Stated goal 1 - Can you copy every row under Collection entries below, line for line and without changes?

Extract to read -
All of lore.kernel.org
 help / color / mirror / Atom feed
From: gdavis@mvista.com (George G. Davis)
To: linux-arm-kernel@lists.infradead.org
Subject: parallel load of modules on an ARM multicore
Date: Thu, 6 Oct 2011 00:29:28 -0400	[thread overview]
Message-ID: <05942148-7AFB-4755-A22F-355E0360B098@mvista.com> (raw)
In-Reply-To: <CAHkRjk60dZX45DNiHoSd578NVv2G2E+95cfEk3iiUfKS1906HQ@mail.gmail.com>

Hello Catalin,

On Sep 22, 2011, at 4:52 AM, Catalin Marinas wrote:

Ugh, sorry, I've been having problems with fetchmail/POP and did not see your
reply until just now, logged into IMAP finally.  : /

> Hi George,
> 
> On 22 September 2011 08:29, George G. Davis <gdavis@mvista.com> wrote:
>> On Mon, Jun 20, 2011 at 03:43:27PM +0200, EXTERNAL Waechtler Peter (Fa. TCP, CM-AI/PJ-CF31) wrote:
>>> I'm getting unexpected results from loading several modules - some
>>> of them in parallel - on an ARM11 MPcore system.
> ...
>> In case anyone missed the subtlety, this report was for an ARM11 MPCore system
>> with CONFIG_PREEMPT enabled.  I've also been looking into this and various other
>> memory corruption issues on ARM11 MPCore with CONFIG_PREEMPT enabled and have
>> come to the conclusion that CONFIG_PREEMPT is broken on ARM11 MPCore.
>> 
>> I added the following instrumentation in 3.1.0-rc4ish to watch for
>> process migration in a few places of interest:
> ...

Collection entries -
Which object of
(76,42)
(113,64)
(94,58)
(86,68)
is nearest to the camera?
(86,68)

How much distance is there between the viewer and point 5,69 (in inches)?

Stated goal 2 - In the thread, why does George G. Davis say he is only now answering Catalin's reply?

Worked answer 1 -
Which object of
(76,42)
(113,64)
(94,58)
(86,68)
is nearest to the camera?
(86,68)

How much distance is there between the viewer and point 5,69 (in inches)?

Worked answer 2 - He had been having problems with fetchmail/POP and so did not see Catalin's reply. He found it only after he finally logged into IMAP.